Zone de stockage, chargement et distribution de conteneurs au Port autonome de Dakar.

Macky Sall insiste pour que les délais soient tenus : le nouveau terminal à conteneurs construit par DP World, qui va décongestionner le port de Dakar, doit être opérationnel d’ici quatre ou cinq ans.

Encerclé par la capitale sénégalaise, au bout de la presqu’île du Cap-Vert, le Port autonome de Dakar­ (PAD) sera encore à l’étroit pour quelque temps. Mais d’ici à quatre ou cinq ans, il devrait voir toute une partie de son activité transférée vers le futur port en eaux profondes de Ndayane, qui sera situé à 70 km au sud de la capitale, sur la Petite-Côte.

Fin 2020, l’État a signé un accord avec l’émirati DP World (dont la filiale sénégalaise est concessionnaire depuis 2008 du terminal à conteneurs du PAD) pour la construction d’un nouveau port à conteneurs, à Ndayane, capable d’accueillir les plus grands navires de commerce. Le coût du projet est évalué à 837 millions de dollars, financés par le groupe émirati. Le nouveau port sera adossé à une zone économique spéciale de 300 hectares.

Consigne – D'après le texte sur le port de Dakar, à quel montant le coût du projet de Ndayane est-il évalué ? Les lignes ci-après constituent un matériau distinct du texte sur le port de Dakar.

Section des données –

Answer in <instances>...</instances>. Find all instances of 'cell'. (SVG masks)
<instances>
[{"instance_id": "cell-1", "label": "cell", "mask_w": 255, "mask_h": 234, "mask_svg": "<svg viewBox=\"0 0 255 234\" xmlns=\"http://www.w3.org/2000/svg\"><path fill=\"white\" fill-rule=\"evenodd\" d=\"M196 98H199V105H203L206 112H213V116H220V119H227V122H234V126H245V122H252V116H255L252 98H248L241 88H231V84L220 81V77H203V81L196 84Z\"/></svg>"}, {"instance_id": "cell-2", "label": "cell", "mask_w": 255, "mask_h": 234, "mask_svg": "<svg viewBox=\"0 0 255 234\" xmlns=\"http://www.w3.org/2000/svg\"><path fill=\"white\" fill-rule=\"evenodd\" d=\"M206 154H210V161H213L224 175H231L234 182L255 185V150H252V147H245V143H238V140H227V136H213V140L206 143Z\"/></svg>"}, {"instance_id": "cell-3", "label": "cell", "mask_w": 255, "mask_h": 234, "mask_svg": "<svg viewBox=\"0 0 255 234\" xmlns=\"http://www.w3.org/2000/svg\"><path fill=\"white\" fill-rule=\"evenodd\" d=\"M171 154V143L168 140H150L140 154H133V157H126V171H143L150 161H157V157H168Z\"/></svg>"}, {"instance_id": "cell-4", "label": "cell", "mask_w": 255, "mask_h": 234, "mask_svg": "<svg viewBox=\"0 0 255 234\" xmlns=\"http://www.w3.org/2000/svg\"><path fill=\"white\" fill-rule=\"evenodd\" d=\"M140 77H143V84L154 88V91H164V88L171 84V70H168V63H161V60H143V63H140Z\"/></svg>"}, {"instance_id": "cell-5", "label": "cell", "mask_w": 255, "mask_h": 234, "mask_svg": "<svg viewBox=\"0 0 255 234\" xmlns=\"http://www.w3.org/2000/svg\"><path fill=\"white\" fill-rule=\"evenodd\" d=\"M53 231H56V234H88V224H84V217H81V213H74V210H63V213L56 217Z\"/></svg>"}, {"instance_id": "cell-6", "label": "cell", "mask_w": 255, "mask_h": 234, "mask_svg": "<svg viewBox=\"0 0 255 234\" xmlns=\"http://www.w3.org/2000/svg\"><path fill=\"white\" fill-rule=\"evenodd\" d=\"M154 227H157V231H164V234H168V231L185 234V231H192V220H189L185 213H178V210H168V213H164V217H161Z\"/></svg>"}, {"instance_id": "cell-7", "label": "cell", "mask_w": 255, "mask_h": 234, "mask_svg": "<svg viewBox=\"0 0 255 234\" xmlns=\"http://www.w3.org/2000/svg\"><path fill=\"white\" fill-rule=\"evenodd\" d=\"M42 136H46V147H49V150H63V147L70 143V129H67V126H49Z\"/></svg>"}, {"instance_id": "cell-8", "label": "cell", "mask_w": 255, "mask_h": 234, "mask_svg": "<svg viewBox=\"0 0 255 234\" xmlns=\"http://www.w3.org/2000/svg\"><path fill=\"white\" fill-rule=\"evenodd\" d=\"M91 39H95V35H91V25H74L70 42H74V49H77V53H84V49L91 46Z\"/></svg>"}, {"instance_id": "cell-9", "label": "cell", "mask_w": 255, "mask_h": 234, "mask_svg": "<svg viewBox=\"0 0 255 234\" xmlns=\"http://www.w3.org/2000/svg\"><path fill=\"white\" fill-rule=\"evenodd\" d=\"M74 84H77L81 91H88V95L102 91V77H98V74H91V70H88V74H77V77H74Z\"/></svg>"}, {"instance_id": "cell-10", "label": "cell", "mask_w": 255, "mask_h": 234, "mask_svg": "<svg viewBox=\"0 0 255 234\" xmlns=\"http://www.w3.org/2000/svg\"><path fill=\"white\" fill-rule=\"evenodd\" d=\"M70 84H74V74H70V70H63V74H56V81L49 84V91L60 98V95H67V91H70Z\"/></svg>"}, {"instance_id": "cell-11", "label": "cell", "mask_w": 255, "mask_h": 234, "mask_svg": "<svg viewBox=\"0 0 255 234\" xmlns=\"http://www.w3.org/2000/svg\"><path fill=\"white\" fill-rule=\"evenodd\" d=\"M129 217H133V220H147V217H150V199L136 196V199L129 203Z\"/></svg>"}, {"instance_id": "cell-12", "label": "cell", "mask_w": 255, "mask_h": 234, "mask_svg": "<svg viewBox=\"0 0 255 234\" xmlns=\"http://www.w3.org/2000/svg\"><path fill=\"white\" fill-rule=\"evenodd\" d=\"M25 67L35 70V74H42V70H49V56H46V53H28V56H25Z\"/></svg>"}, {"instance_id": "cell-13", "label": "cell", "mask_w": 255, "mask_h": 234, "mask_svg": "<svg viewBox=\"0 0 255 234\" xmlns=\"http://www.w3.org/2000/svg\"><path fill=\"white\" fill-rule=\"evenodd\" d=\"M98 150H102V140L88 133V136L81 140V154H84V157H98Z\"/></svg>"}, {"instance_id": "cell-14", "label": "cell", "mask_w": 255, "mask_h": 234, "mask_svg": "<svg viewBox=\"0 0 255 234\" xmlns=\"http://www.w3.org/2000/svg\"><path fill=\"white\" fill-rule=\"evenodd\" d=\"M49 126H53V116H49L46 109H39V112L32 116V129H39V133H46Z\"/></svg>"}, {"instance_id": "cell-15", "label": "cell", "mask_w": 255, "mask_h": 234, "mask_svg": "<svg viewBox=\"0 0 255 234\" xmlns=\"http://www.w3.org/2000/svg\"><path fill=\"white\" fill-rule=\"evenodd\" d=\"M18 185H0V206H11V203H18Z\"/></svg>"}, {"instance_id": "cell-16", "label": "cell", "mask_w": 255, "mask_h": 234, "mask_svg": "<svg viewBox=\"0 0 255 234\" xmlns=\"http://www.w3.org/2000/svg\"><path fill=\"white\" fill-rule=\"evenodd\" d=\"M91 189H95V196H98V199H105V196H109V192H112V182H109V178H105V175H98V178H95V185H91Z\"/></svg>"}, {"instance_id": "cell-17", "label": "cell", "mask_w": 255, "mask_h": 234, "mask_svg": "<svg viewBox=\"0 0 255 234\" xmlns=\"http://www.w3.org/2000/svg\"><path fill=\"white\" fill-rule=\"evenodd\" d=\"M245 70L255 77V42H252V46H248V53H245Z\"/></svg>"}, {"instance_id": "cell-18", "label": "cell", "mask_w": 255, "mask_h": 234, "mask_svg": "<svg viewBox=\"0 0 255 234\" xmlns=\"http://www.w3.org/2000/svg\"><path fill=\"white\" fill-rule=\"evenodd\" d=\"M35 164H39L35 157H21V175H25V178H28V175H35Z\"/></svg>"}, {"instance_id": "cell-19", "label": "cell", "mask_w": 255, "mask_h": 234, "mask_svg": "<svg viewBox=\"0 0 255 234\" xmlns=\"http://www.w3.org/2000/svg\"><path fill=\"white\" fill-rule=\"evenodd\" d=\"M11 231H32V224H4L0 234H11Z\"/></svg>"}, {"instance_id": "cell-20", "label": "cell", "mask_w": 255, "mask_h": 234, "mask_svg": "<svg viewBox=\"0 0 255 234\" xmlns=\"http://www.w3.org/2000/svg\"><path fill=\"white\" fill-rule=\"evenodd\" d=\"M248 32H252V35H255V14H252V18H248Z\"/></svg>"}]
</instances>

Réponse – 837 millions de dollars, financés par le groupe émirati DP World.